↓↓↓

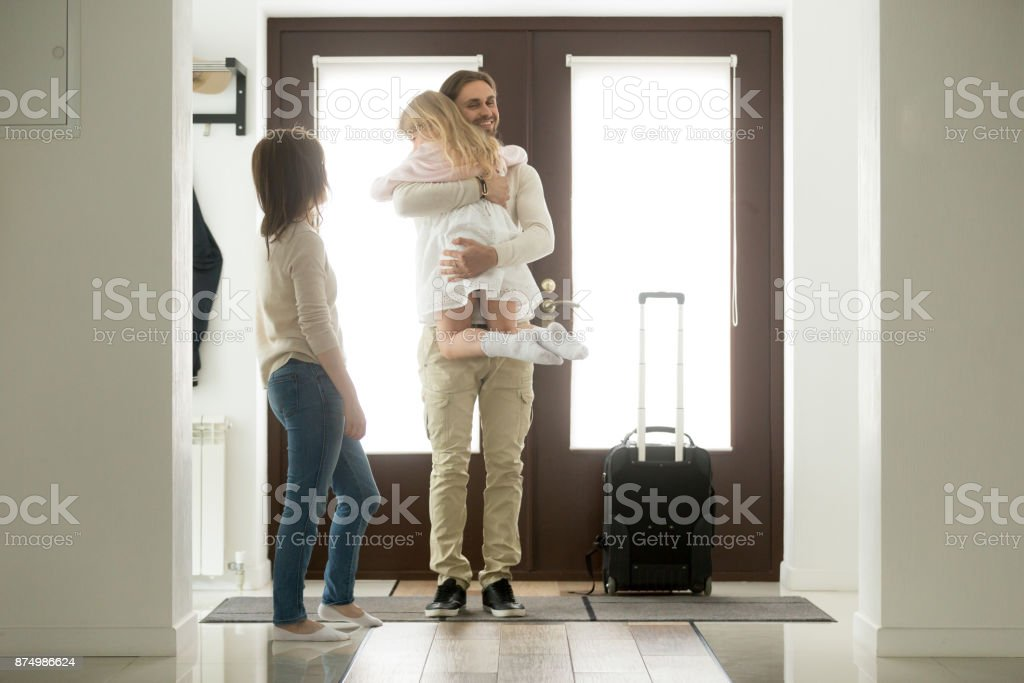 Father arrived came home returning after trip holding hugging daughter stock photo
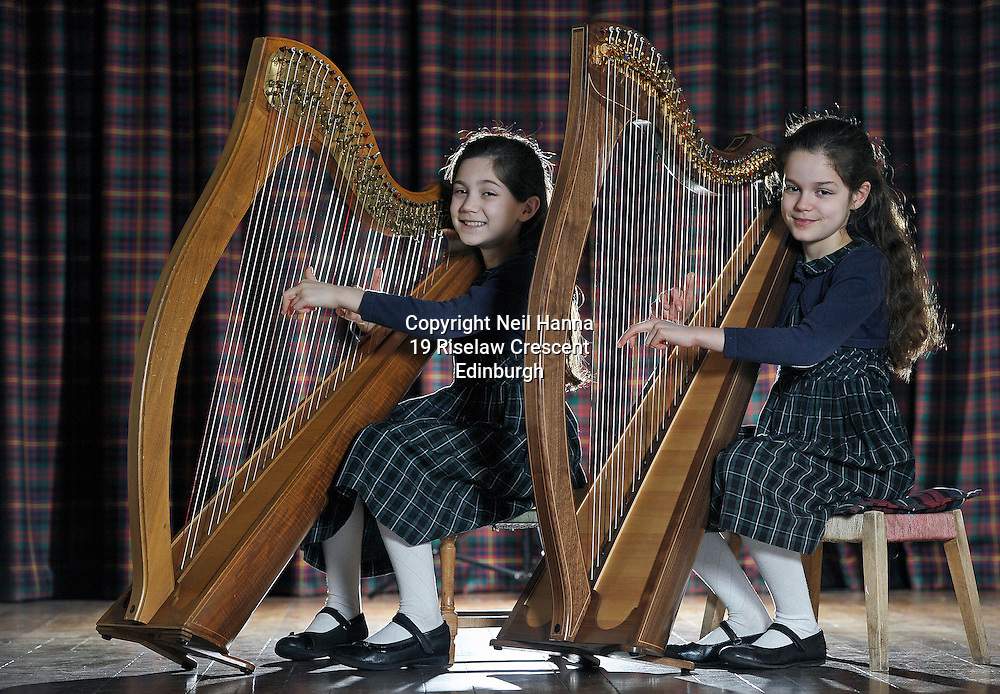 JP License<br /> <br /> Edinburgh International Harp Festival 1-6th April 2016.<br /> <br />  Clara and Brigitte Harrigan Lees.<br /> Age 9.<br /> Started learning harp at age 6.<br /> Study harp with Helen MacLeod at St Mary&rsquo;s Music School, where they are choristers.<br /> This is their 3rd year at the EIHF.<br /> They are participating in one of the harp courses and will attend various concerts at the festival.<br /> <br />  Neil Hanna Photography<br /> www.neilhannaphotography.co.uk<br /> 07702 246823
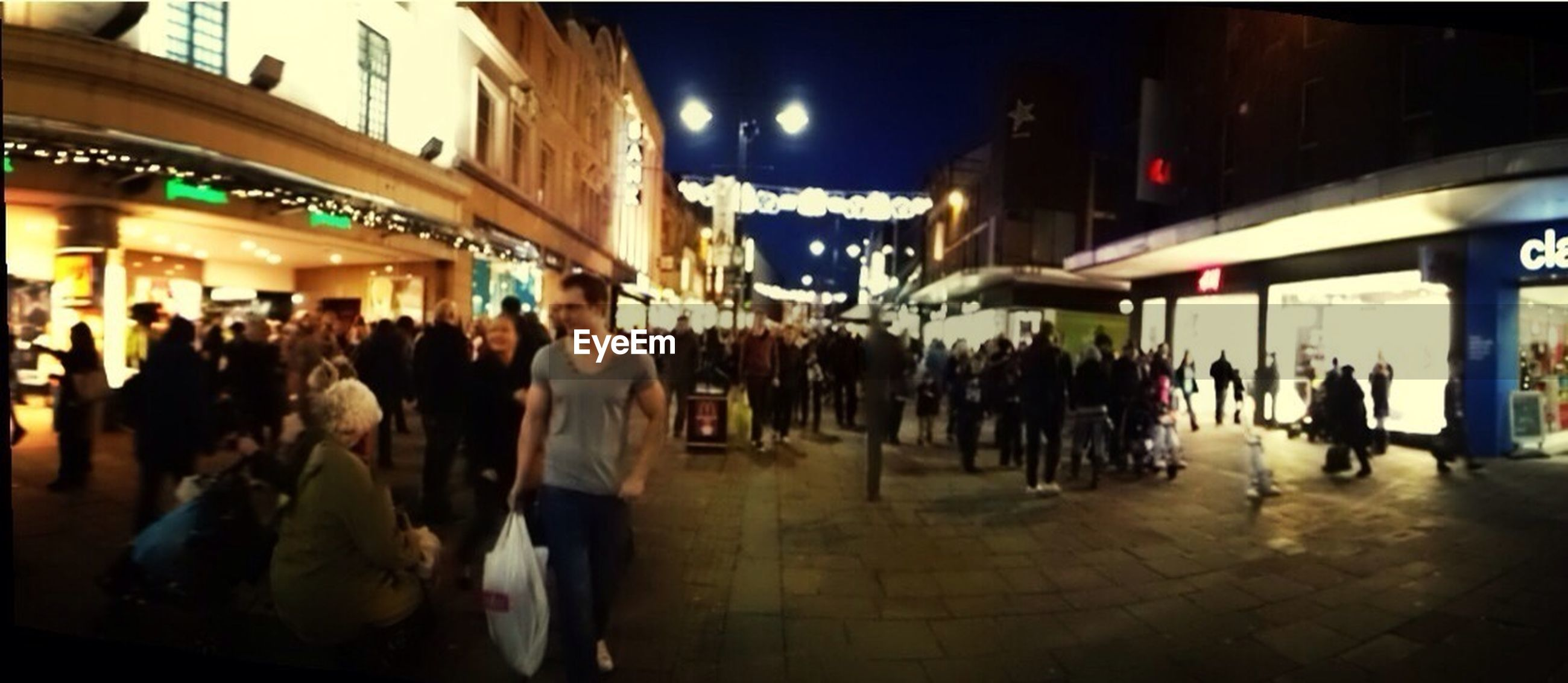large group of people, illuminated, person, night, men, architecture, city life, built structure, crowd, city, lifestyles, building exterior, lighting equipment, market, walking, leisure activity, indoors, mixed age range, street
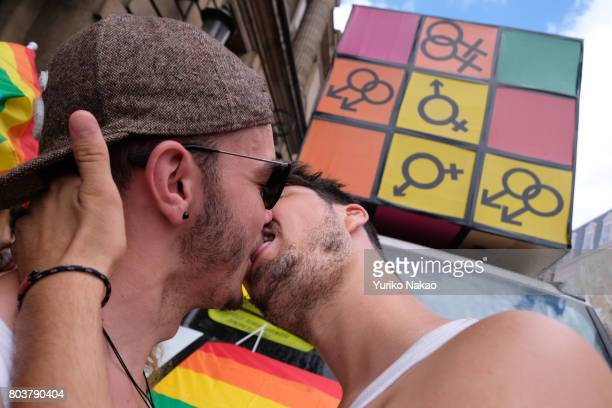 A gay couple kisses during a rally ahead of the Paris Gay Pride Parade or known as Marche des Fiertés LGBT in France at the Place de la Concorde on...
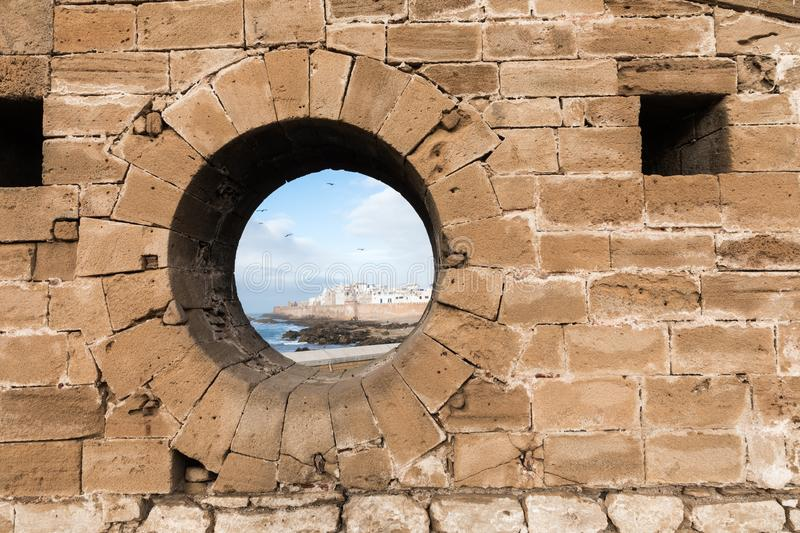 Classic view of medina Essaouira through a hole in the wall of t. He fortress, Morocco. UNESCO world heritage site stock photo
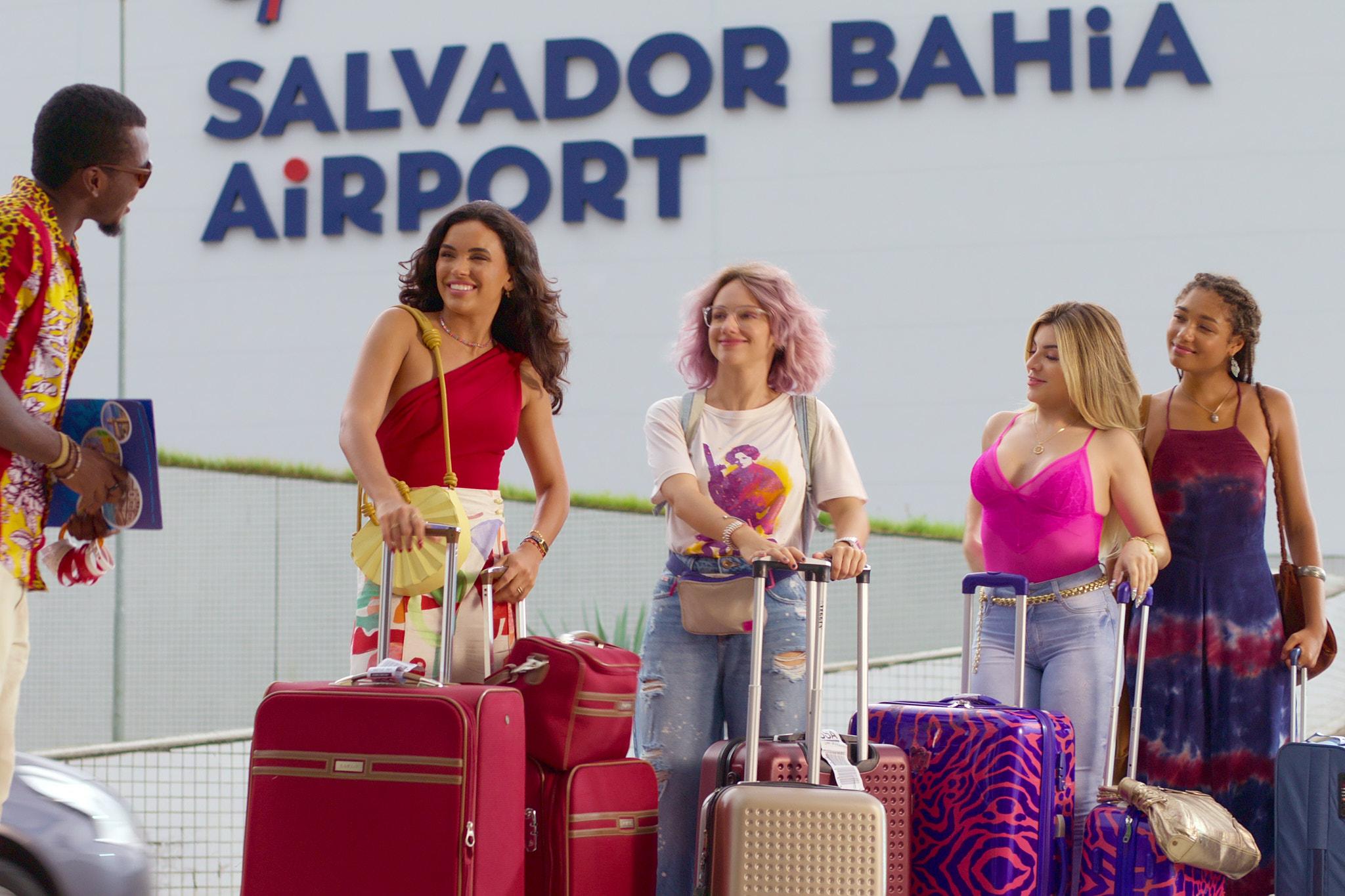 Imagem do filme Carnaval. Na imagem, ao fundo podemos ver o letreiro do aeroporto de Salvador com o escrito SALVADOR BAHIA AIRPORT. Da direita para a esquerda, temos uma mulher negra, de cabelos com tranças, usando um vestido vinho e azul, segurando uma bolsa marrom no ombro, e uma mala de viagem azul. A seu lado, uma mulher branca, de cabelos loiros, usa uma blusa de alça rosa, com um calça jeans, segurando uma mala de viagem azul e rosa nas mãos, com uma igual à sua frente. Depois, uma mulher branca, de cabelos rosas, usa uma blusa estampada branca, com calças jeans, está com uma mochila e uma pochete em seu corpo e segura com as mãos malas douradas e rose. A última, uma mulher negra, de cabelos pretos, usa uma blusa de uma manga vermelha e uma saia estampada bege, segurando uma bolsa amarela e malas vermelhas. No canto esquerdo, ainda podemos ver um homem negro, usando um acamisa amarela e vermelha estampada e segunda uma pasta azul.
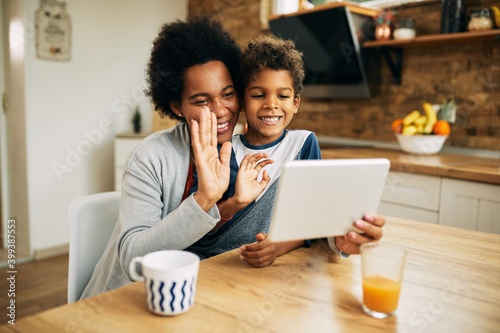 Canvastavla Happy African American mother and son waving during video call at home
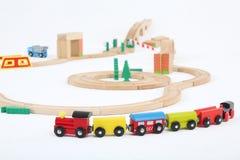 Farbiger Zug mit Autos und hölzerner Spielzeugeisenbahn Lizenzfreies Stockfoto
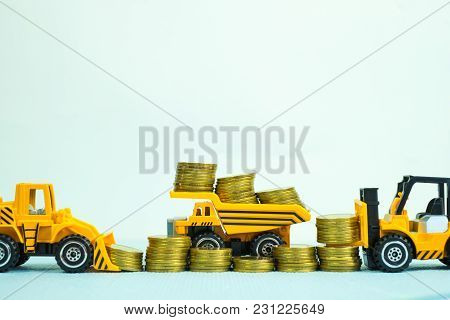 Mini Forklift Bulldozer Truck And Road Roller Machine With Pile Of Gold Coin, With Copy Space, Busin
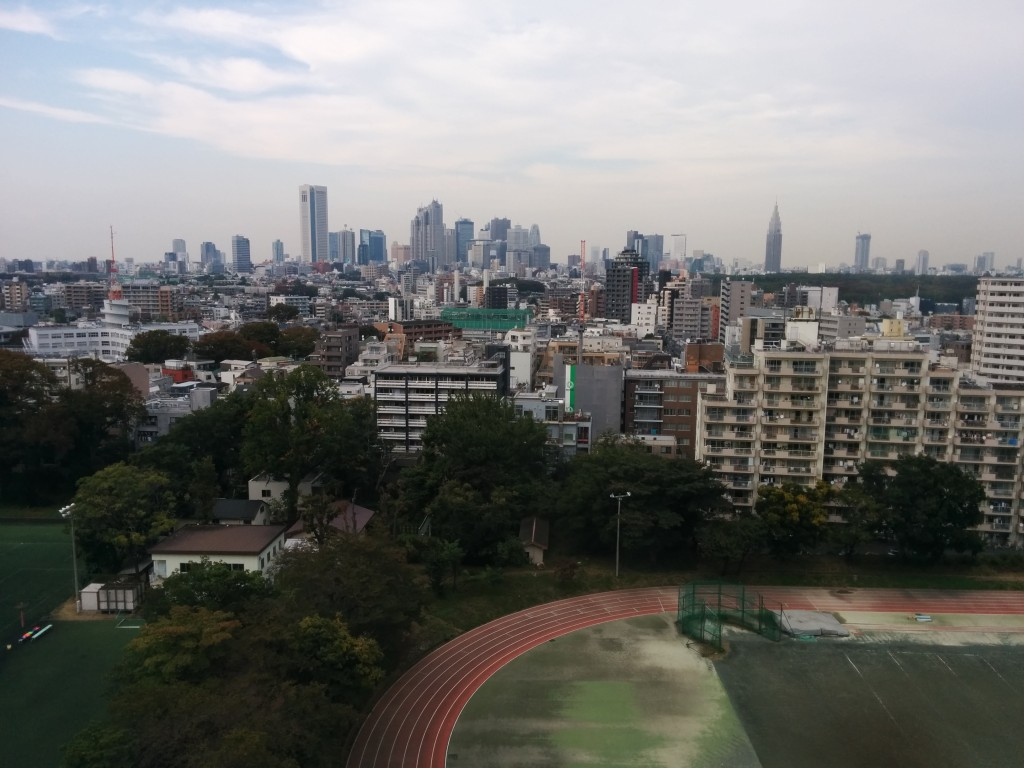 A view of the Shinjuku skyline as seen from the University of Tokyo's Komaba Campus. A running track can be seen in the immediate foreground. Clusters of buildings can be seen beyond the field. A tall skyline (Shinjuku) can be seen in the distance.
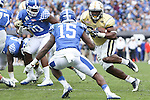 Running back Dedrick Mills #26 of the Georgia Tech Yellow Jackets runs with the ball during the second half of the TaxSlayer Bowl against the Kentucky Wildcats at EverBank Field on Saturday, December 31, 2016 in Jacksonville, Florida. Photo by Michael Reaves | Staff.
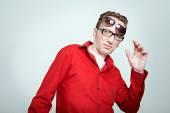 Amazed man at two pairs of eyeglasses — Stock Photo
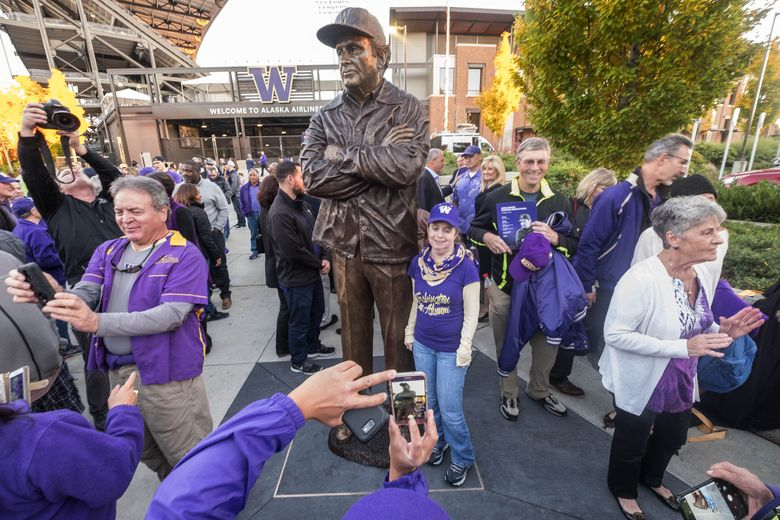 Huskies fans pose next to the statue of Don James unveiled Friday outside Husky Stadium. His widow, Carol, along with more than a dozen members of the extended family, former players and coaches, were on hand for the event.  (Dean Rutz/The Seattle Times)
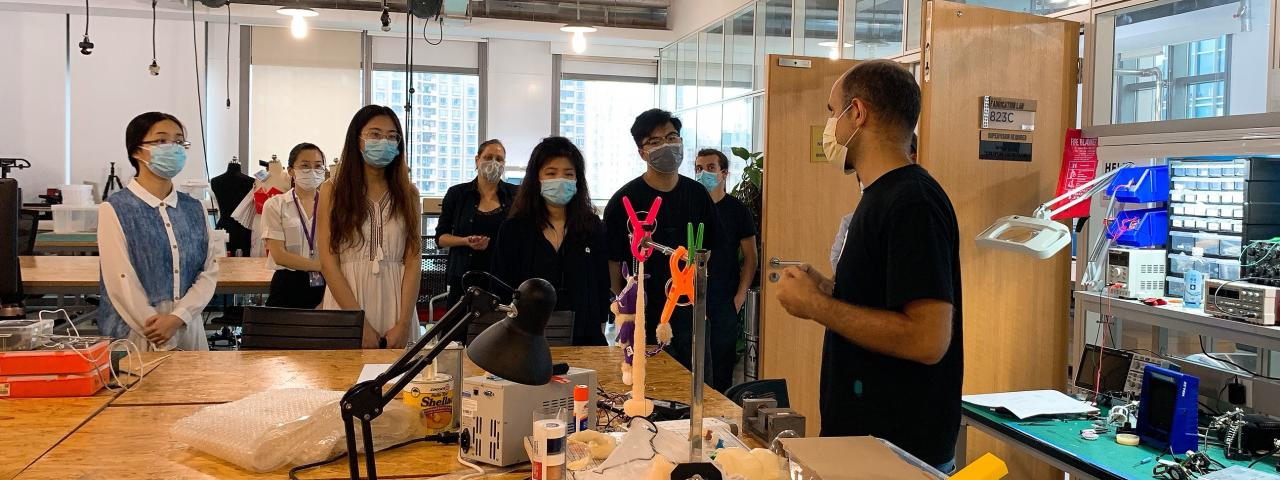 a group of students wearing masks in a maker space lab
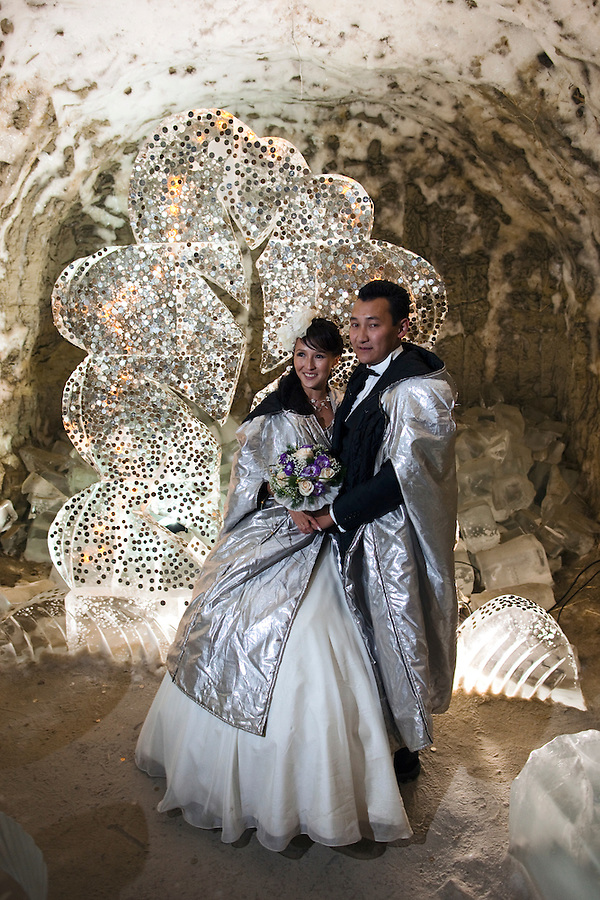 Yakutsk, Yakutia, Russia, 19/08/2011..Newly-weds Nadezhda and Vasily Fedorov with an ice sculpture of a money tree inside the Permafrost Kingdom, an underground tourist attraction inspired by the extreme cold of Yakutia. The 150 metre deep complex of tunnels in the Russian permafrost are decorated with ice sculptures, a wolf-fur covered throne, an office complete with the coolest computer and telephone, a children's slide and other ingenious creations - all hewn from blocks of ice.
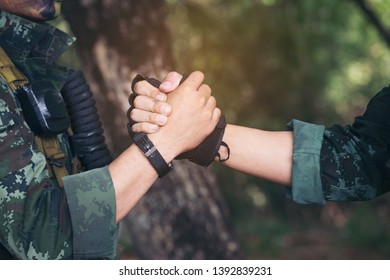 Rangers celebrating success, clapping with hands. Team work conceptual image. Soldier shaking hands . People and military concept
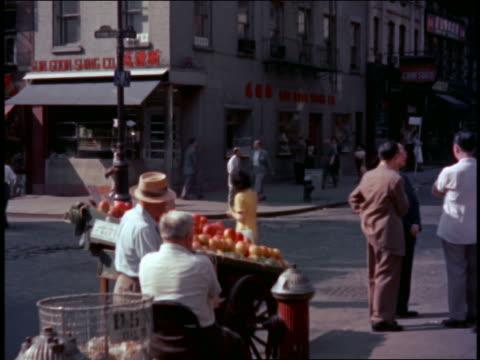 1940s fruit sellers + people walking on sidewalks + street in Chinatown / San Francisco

↑↑↑

Task item
Except for the pictures, copy the material above exactly.

Your solution
 Father arrived came home returning after trip holding hugging daughter stock photo
 JP License<br /> <br /> Edinburgh International Harp Festival 1-6th April 2016.<br /> <br />  Clara and Brigitte Harrigan Lees.<br /> Age 9.<br /> Started learning harp at age 6.<br /> Study harp with Helen MacLeod at St Mary&rsquo;s Music School, where they are choristers.<br /> This is their 3rd year at the EIHF.<br /> They are participating in one of the harp courses and will attend various concerts at the festival.<br /> <br />  Neil Hanna Photography<br /> www.neilhannaphotography.co.uk<br /> 07702 246823
large group of people, illuminated, person, night, men, architecture, city life, built structure, crowd, city, lifestyles, building exterior, lighting equipment, market, walking, leisure activity, indoors, mixed age range, street
 A gay couple kisses during a rally ahead of the Paris Gay Pride Parade or known as Marche des Fiertés LGBT in France at the Place de la Concorde on...
 Classic view of medina Essaouira through a hole in the wall of t. He fortress, Morocco. UNESCO world heritage site stock photo
 Imagem do filme Carnaval. Na imagem, ao fundo podemos ver o letreiro do aeroporto de Salvador com o escrito SALVADOR BAHIA AIRPORT. Da direita para a esquerda, temos uma mulher negra, de cabelos com tranças, usando um vestido vinho e azul, segurando uma bolsa marrom no ombro, e uma mala de viagem azul. A seu lado, uma mulher branca, de cabelos loiros, usa uma blusa de alça rosa, com um calça jeans, segurando uma mala de viagem azul e rosa nas mãos, com uma igual à sua frente. Depois, uma mulher branca, de cabelos rosas, usa uma blusa estampada branca, com calças jeans, está com uma mochila e uma pochete em seu corpo e segura com as mãos malas douradas e rose. A última, uma mulher negra, de cabelos pretos, usa uma blusa de uma manga vermelha e uma saia estampada bege, segurando uma bolsa amarela e malas vermelhas. No canto esquerdo, ainda podemos ver um homem negro, usando um acamisa amarela e vermelha estampada e segunda uma pasta azul.
 Canvastavla Happy African American mother and son waving during video call at home
 Farbiger Zug mit Autos und hölzerner Spielzeugeisenbahn Lizenzfreies Stockfoto
 Mini Forklift Bulldozer Truck And Road Roller Machine With Pile Of Gold Coin, With Copy Space, Busin
 A view of the Shinjuku skyline as seen from the University of Tokyo's Komaba Campus. A running track can be seen in the immediate foreground. Clusters of buildings can be seen beyond the field. A tall skyline (Shinjuku) can be seen in the distance.
 Running back Dedrick Mills #26 of the Georgia Tech Yellow Jackets runs with the ball during the second half of the TaxSlayer Bowl against the Kentucky Wildcats at EverBank Field on Saturday, December 31, 2016 in Jacksonville, Florida. Photo by Michael Reaves | Staff.
 Amazed man at two pairs of eyeglasses — Stock Photo
 Huskies fans pose next to the statue of Don James unveiled Friday outside Husky Stadium. His widow, Carol, along with more than a dozen members of the extended family, former players and coaches, were on hand for the event.  (Dean Rutz/The Seattle Times)
 a group of students wearing masks in a maker space lab
 Yakutsk, Yakutia, Russia, 19/08/2011..Newly-weds Nadezhda and Vasily Fedorov with an ice sculpture of a money tree inside the Permafrost Kingdom, an underground tourist attraction inspired by the extreme cold of Yakutia. The 150 metre deep complex of tunnels in the Russian permafrost are decorated with ice sculptures, a wolf-fur covered throne, an office complete with the coolest computer and telephone, a children's slide and other ingenious creations - all hewn from blocks of ice.
 Rangers celebrating success, clapping with hands. Team work conceptual image. Soldier shaking hands . People and military concept
 1940s fruit sellers + people walking on sidewalks + street in Chinatown / San Francisco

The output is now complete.